One day later, following the Lakers’ win over the Hawks, Redick called his first-half performance “awful.” And last week after the Lakers dominated the Celtics, Redick, during a compliment, said Finney-Smith’s two shot attempts “looked like he’d never touched a basketball before.”
Kinda harsh, right?
“Yeah,” Finney-Smith said. “I like that.”
Huh?
“I just, I don’t know, I respect people that’s more honest with me,” Finney-Smith told The Times. “That’s how you can tell they really care. And that’s who my mama is.
“… She doesn’t play. She doesn’t.”
There’s no sugarcoating with Finney-Smith, a player who’s helping transform the Lakers’ identity in his first month with the team. And nothing the coach can say can compete with the texts he’ll get from his mother after a few bad games in a row.
“She’s said I feel like I’m bulls—ting with energy because that’s something you can control. She’ll tell me,” Finney-Smith said with a chuckle Saturday after the Lakers beat the Warriors. “…. Like now, she’ll say ‘You got no offensive rebounds.’”
She’s serious. At least Redick said some of his slander is in jest.
“It makes it easier to have a guy in the locker room that you can do that to. Cause I actually think it’s good for the group. The group knows I’m obviously joking. He knows I’m joking,” Redick said. “We played together, it was brief. But we both grew up in Virginia. We both played public high school basketball. We both played for [AAU coach] Boo Williams. We had like a shared experience.
“I know that he’s, I know how he’s wired and he can take it. And it’s all in good fun. I think he knows from day one what we’ve needed from him. And he’s done it at a really high level.”

| WHAT IS REQUIRED |
Please reproduce the excerpt about Finney-Smith and Redick in full, word for word.

Image-linked spatial questions
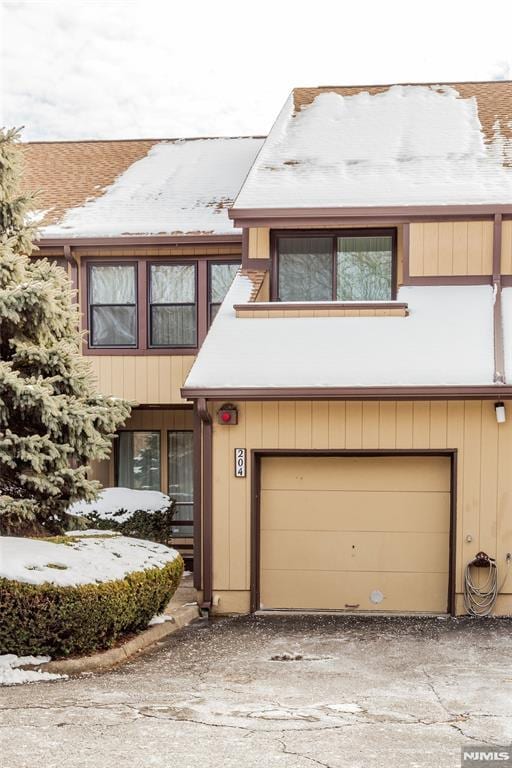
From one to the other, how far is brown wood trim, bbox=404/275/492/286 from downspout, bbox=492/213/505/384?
15 cm

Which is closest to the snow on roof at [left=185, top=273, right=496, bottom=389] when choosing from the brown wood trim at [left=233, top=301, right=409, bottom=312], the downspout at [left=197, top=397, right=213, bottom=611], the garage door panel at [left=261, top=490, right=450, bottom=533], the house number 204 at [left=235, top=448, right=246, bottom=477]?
the brown wood trim at [left=233, top=301, right=409, bottom=312]

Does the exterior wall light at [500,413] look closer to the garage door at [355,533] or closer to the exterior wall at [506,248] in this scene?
the garage door at [355,533]

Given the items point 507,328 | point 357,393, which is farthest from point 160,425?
point 507,328

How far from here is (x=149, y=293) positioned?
1498cm

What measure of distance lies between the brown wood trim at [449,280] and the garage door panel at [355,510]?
3215 mm

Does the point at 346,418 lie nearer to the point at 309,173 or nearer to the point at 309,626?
the point at 309,626

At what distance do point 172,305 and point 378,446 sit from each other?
18.0 feet

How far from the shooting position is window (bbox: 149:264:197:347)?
14.9 metres

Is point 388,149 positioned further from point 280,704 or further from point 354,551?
point 280,704

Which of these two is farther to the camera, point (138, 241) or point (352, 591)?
point (138, 241)

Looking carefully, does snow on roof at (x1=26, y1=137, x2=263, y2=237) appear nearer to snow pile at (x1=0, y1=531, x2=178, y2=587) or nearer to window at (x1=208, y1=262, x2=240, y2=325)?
window at (x1=208, y1=262, x2=240, y2=325)

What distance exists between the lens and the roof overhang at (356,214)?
12.3 meters

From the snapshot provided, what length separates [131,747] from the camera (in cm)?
540

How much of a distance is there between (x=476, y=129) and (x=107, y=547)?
9.83m
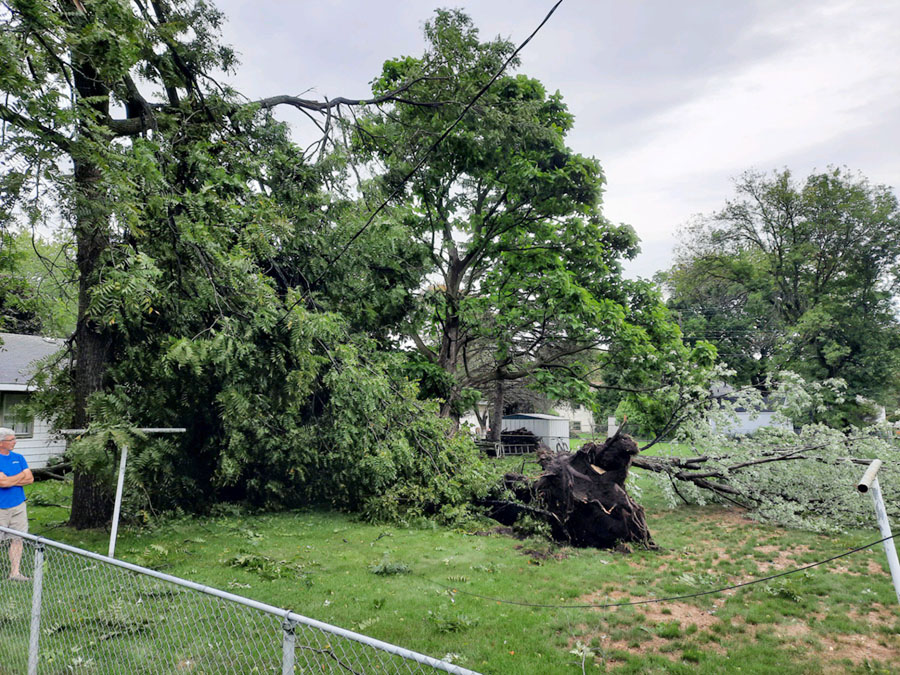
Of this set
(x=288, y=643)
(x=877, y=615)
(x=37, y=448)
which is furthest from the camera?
(x=37, y=448)

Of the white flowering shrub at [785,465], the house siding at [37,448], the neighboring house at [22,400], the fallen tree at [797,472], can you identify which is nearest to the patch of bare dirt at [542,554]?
the fallen tree at [797,472]

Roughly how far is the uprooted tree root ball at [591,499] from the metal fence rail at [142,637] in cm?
444

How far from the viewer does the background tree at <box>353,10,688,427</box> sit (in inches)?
430

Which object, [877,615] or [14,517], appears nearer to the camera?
[877,615]

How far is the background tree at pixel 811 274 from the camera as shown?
855 inches

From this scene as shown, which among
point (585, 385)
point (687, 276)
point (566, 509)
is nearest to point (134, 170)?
point (566, 509)

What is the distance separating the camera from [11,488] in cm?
519

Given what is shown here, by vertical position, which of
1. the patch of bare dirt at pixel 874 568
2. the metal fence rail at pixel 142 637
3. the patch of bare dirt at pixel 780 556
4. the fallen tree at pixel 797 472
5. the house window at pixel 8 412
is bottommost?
the patch of bare dirt at pixel 780 556

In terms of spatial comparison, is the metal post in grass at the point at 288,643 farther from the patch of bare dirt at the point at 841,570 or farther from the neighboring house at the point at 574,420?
the neighboring house at the point at 574,420

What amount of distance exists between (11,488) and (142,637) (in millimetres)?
2659

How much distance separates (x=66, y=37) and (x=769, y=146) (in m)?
12.7

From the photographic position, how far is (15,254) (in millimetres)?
6719

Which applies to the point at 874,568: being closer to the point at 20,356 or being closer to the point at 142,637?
the point at 142,637

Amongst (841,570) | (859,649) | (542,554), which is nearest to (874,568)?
(841,570)
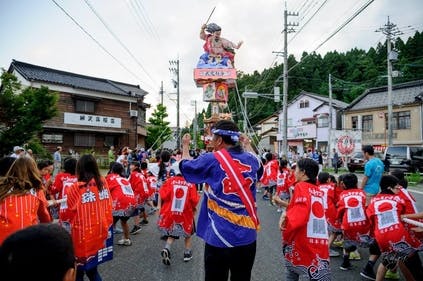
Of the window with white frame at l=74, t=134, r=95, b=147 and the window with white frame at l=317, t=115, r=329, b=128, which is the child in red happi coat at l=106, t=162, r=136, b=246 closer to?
the window with white frame at l=74, t=134, r=95, b=147

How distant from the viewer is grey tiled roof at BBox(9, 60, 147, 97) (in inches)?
944

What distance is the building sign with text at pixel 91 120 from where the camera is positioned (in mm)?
25500

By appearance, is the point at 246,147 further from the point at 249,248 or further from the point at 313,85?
the point at 313,85

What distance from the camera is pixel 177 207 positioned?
19.9 ft

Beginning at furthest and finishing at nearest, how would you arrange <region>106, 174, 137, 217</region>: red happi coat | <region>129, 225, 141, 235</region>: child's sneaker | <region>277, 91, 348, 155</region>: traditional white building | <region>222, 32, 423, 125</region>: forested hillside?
<region>222, 32, 423, 125</region>: forested hillside
<region>277, 91, 348, 155</region>: traditional white building
<region>129, 225, 141, 235</region>: child's sneaker
<region>106, 174, 137, 217</region>: red happi coat

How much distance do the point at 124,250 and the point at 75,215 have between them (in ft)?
10.4

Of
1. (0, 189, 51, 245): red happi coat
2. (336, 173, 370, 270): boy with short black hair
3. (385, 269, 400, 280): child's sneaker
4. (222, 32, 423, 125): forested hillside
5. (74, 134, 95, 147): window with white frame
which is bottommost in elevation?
(385, 269, 400, 280): child's sneaker

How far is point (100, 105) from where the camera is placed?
27734 millimetres

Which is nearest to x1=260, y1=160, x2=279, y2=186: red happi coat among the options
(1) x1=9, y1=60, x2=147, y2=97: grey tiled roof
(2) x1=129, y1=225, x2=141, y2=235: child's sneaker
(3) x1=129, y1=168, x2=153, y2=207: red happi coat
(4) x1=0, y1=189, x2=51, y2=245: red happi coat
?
(3) x1=129, y1=168, x2=153, y2=207: red happi coat

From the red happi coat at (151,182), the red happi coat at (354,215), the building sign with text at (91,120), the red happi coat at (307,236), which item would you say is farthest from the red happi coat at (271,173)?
the building sign with text at (91,120)

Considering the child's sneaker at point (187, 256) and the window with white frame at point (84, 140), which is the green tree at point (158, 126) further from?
the child's sneaker at point (187, 256)

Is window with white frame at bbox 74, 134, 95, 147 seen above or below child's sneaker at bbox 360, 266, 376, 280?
above

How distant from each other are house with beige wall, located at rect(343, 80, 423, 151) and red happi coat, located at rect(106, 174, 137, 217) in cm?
3120

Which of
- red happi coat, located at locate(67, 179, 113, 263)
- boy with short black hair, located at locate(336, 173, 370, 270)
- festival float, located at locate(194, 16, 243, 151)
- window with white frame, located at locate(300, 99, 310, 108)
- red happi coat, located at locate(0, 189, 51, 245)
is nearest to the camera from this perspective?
red happi coat, located at locate(0, 189, 51, 245)
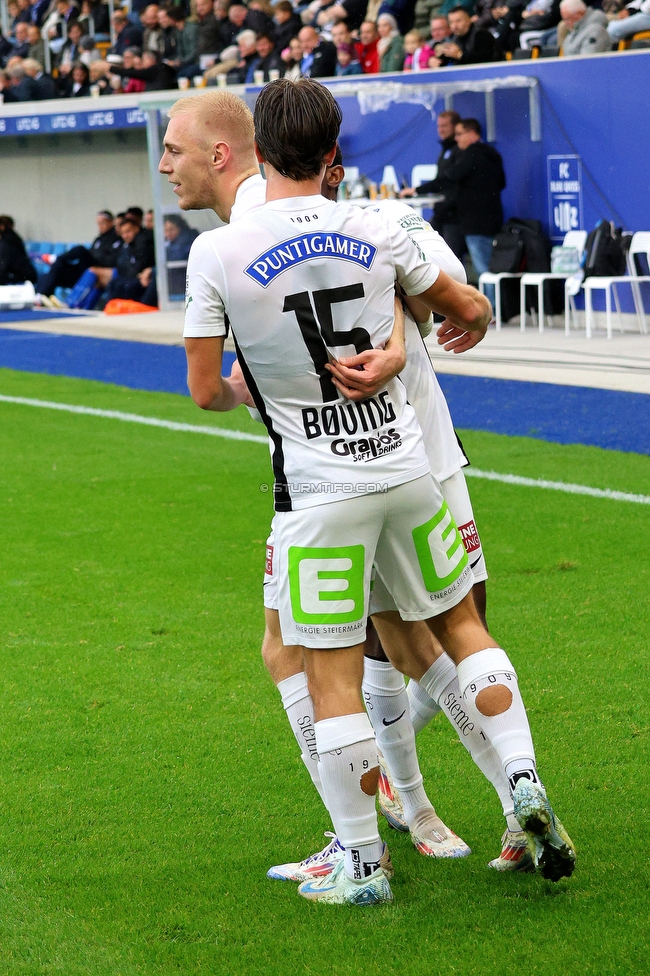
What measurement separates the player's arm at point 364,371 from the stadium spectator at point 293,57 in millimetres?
17258

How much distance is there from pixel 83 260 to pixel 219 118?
19.5 m

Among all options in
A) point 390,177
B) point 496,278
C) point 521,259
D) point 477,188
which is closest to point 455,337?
point 496,278

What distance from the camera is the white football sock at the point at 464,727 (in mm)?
2848

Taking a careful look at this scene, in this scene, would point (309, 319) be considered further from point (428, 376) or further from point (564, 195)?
point (564, 195)

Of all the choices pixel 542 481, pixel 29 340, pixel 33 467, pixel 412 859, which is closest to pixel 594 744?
pixel 412 859

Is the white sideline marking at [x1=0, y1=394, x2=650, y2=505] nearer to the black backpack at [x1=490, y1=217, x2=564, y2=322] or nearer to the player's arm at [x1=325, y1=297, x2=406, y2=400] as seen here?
the player's arm at [x1=325, y1=297, x2=406, y2=400]

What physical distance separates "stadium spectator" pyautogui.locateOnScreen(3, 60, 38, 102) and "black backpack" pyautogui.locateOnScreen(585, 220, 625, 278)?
15.7m

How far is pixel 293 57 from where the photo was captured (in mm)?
19125

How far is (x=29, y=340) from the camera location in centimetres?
1673

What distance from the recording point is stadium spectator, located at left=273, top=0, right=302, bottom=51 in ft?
65.2

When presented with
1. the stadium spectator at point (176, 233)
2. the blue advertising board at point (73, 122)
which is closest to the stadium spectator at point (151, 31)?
the blue advertising board at point (73, 122)

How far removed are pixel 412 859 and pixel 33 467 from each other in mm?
5854

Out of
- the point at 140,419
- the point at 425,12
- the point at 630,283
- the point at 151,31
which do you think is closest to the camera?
the point at 140,419

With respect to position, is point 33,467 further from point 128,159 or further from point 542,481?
point 128,159
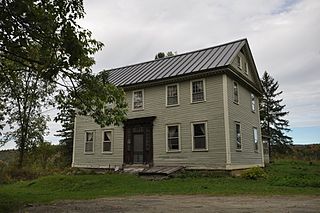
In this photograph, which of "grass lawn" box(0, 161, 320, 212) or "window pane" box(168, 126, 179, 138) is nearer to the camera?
"grass lawn" box(0, 161, 320, 212)

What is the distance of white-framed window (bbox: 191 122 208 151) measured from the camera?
18.4 metres

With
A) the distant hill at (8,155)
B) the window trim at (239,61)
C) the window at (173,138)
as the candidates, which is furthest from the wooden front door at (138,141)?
the distant hill at (8,155)

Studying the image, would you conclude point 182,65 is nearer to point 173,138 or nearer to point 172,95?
point 172,95

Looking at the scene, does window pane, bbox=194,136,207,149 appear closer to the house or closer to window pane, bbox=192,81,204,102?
the house

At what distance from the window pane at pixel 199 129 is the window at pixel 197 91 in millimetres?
1548

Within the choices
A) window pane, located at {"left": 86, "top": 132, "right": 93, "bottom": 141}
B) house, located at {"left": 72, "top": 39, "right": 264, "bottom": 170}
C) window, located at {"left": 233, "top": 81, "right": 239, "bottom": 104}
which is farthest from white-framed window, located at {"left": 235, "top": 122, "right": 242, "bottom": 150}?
window pane, located at {"left": 86, "top": 132, "right": 93, "bottom": 141}

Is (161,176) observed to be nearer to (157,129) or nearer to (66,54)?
(157,129)

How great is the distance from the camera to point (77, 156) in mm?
24188

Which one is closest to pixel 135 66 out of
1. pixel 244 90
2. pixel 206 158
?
pixel 244 90

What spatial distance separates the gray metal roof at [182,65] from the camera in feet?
63.6

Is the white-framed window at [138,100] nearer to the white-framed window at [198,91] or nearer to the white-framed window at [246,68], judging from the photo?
the white-framed window at [198,91]

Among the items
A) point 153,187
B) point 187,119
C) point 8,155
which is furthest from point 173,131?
point 8,155

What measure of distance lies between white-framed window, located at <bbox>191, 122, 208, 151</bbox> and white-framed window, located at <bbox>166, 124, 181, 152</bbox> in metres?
1.04

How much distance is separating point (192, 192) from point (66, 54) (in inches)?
290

| SOLUTION BELOW |
One day later, following the Lakers’ win over the Hawks, Redick called his first-half performance “awful.” And last week after the Lakers dominated the Celtics, Redick, during a compliment, said Finney-Smith’s two shot attempts “looked like he’d never touched a basketball before.”
Kinda harsh, right?
“Yeah,” Finney-Smith said. “I like that.”
Huh?
“I just, I don’t know, I respect people that’s more honest with me,” Finney-Smith told The Times. “That’s how you can tell they really care. And that’s who my mama is.
“… She doesn’t play. She doesn’t.”
There’s no sugarcoating with Finney-Smith, a player who’s helping transform the Lakers’ identity in his first month with the team. And nothing the coach can say can compete with the texts he’ll get from his mother after a few bad games in a row.
“She’s said I feel like I’m bulls—ting with energy because that’s something you can control. She’ll tell me,” Finney-Smith said with a chuckle Saturday after the Lakers beat the Warriors. “…. Like now, she’ll say ‘You got no offensive rebounds.’”
She’s serious. At least Redick said some of his slander is in jest.
“It makes it easier to have a guy in the locker room that you can do that to. Cause I actually think it’s good for the group. The group knows I’m obviously joking. He knows I’m joking,” Redick said. “We played together, it was brief. But we both grew up in Virginia. We both played public high school basketball. We both played for [AAU coach] Boo Williams. We had like a shared experience.
“I know that he’s, I know how he’s wired and he can take it. And it’s all in good fun. I think he knows from day one what we’ve needed from him. And he’s done it at a really high level.”